The Tides are Turning: Recent Trends in FDCPA Standing

Editor's Note: iA Case Law Tracker subscribers have been getting updates on this trend for a while now through the subscriber-only weekly trends and analysis report. Below is a sample of such report. Subscribers also have the ability to pinpoint exactly how courts in different jurisdictions are ruling on this issue through the Case Law Tracker's ridiculously easy-to-search database. Want to see it for yourself? Try it for free.
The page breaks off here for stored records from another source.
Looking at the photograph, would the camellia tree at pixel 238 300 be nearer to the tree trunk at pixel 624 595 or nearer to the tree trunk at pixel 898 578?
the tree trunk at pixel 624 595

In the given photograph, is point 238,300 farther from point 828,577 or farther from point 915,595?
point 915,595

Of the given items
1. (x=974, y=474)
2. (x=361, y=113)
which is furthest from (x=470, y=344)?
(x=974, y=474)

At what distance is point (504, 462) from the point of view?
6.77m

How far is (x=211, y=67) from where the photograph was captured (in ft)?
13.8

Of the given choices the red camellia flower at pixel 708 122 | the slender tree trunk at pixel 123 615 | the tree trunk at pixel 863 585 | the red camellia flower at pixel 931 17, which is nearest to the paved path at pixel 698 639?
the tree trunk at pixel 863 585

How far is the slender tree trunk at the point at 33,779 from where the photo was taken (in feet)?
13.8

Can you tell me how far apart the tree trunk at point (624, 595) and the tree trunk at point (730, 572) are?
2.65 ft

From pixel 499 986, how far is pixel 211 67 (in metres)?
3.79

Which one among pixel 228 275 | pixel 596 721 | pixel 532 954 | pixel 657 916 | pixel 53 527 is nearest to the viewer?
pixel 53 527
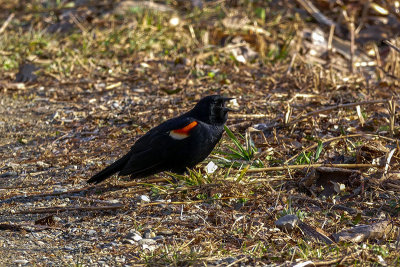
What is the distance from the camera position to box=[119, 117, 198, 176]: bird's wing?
4.12 m

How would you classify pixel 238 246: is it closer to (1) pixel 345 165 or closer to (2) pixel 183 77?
(1) pixel 345 165

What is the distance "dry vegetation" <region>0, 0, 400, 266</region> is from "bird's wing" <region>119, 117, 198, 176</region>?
5.4 inches

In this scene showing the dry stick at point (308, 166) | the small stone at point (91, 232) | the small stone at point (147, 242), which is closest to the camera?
the small stone at point (147, 242)

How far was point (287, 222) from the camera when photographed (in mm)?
3336

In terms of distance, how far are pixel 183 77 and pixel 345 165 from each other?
3.04m

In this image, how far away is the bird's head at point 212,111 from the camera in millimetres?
4254

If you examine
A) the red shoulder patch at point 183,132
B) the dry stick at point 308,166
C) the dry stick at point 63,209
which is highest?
the red shoulder patch at point 183,132

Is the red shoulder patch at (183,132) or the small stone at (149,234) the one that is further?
the red shoulder patch at (183,132)

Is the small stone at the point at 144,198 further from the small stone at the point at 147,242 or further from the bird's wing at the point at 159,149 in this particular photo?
the small stone at the point at 147,242

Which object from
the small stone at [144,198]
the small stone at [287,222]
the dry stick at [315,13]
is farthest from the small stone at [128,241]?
the dry stick at [315,13]

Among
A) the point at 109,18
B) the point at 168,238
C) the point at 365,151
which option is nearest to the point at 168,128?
the point at 168,238

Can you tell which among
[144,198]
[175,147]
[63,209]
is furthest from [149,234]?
[175,147]

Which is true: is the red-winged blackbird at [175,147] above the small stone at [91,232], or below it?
above

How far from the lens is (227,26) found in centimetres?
779
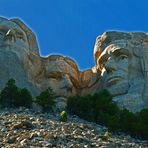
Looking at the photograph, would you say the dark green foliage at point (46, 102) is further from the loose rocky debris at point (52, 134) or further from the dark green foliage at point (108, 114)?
the loose rocky debris at point (52, 134)

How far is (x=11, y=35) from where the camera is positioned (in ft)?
135

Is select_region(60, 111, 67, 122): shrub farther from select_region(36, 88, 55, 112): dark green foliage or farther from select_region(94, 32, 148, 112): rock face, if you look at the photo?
select_region(94, 32, 148, 112): rock face

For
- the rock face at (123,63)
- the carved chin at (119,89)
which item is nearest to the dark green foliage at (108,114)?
the carved chin at (119,89)

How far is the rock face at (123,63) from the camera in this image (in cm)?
3950

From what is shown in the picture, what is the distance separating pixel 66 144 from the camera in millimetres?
24391

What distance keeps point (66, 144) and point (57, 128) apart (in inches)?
116

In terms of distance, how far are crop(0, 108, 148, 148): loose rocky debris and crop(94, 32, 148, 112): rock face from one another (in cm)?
854

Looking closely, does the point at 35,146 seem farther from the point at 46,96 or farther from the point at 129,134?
the point at 46,96

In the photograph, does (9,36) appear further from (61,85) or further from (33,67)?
(61,85)

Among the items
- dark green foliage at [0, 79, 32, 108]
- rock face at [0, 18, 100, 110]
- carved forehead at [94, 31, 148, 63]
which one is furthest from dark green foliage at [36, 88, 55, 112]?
carved forehead at [94, 31, 148, 63]

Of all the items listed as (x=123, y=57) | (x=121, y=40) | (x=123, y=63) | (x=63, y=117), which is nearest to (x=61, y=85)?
(x=123, y=63)

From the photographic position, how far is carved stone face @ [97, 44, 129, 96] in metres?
40.0

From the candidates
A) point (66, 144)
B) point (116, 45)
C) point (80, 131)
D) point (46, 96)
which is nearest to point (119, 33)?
point (116, 45)

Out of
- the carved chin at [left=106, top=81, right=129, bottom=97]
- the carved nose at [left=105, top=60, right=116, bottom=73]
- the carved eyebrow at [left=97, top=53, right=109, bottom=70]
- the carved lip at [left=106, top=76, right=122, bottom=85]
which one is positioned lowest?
the carved chin at [left=106, top=81, right=129, bottom=97]
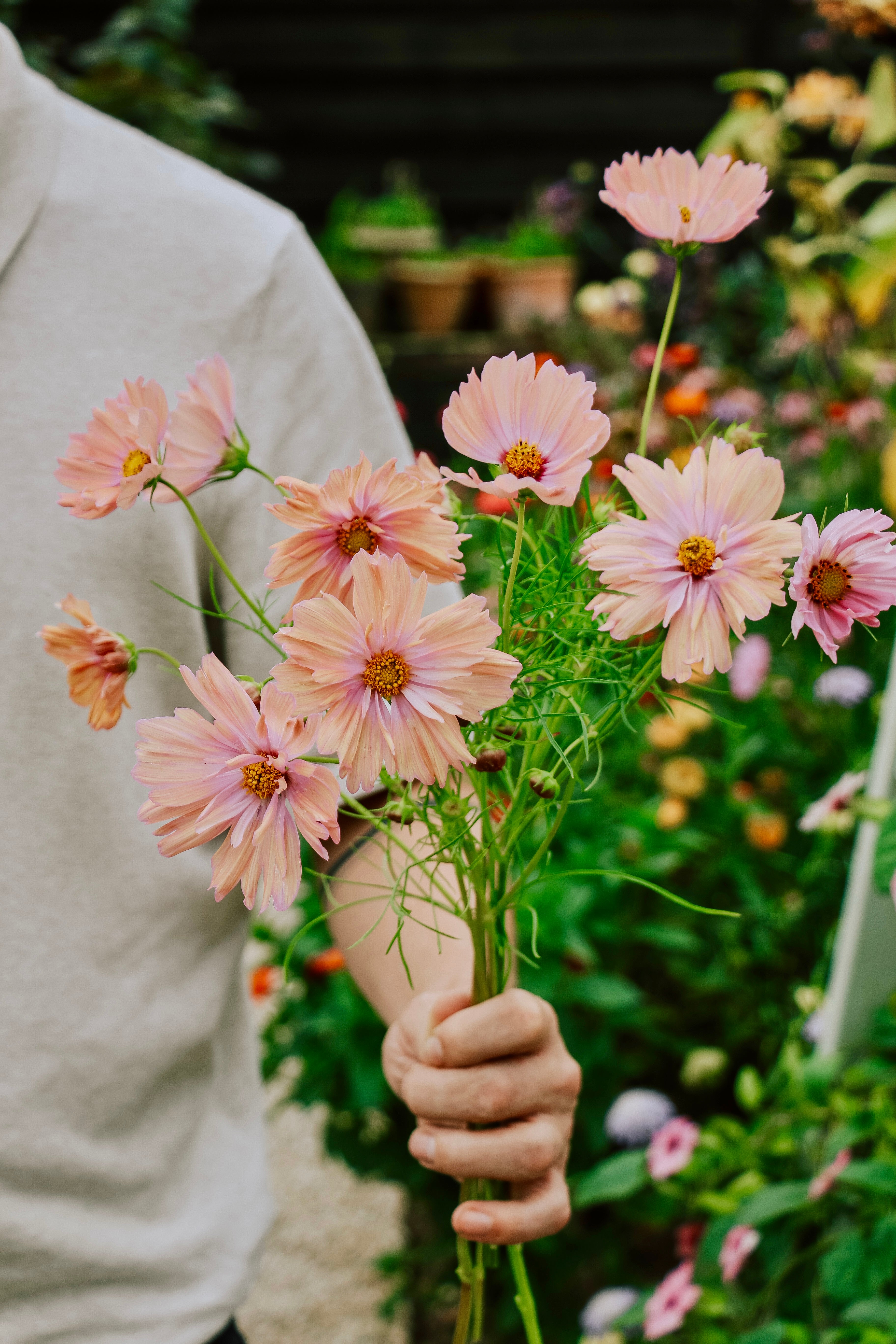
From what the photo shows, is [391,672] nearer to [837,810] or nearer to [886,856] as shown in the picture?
[886,856]

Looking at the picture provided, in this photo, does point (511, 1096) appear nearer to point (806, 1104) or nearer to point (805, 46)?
point (806, 1104)

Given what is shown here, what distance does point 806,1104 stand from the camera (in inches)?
36.7

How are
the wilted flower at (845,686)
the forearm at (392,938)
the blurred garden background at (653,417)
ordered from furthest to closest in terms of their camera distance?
the wilted flower at (845,686) → the blurred garden background at (653,417) → the forearm at (392,938)

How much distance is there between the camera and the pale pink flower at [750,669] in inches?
58.7

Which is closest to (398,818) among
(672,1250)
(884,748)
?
(884,748)

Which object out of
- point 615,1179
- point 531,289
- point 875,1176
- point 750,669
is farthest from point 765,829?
point 531,289

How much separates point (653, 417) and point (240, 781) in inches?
64.0

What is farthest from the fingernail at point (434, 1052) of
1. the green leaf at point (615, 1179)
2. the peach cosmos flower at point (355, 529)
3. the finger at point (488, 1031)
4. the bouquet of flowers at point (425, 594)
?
the green leaf at point (615, 1179)

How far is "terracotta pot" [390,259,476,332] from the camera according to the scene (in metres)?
3.36

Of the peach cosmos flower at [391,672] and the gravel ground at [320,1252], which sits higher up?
the peach cosmos flower at [391,672]

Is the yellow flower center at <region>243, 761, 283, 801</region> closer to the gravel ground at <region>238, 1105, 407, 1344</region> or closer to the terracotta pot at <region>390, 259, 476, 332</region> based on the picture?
the gravel ground at <region>238, 1105, 407, 1344</region>

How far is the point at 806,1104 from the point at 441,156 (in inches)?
147

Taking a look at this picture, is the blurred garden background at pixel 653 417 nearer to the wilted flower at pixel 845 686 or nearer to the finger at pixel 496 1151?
the wilted flower at pixel 845 686

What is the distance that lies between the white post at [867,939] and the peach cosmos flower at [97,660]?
24.0 inches
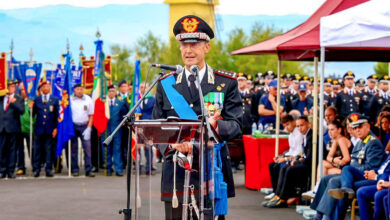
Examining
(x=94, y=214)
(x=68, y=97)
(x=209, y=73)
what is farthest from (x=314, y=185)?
(x=68, y=97)

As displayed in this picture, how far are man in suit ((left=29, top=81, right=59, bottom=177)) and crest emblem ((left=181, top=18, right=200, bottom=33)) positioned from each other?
33.5 feet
After the U.S. Supreme Court decided Spokeo in 2016, there was an unfulfilled moment of hope. Defendants in Fair Debt Collection Practices Act (FDCPA) cases would file motions to dismiss based on lack of standing only for the courts to repeatedly deny those motions. Spokeo required that plaintiffs prove their injury is concrete and particularized, but courts followed a pattern of finding that statutory damages — such as the ones permitted through the FDCPA — were concrete enough. It took a few years, but the winds are now blowing in the other direction and a new trend is emerging: a no harm, no foul approach to FDCPA standing.

This new trend began in the 11th Circuit with the Trichell case and it's not barreling down at full speed in several other circuit courts of appeal. The 11th Circuit’s “no harm, no foul” approach to standing has now seen its partners in the Seventh Circuit, which issued an avalanche of decisions in December finding that the respective FDCPA plaintiffs had no standing to bring their claim, as well as the Ninth Circuit.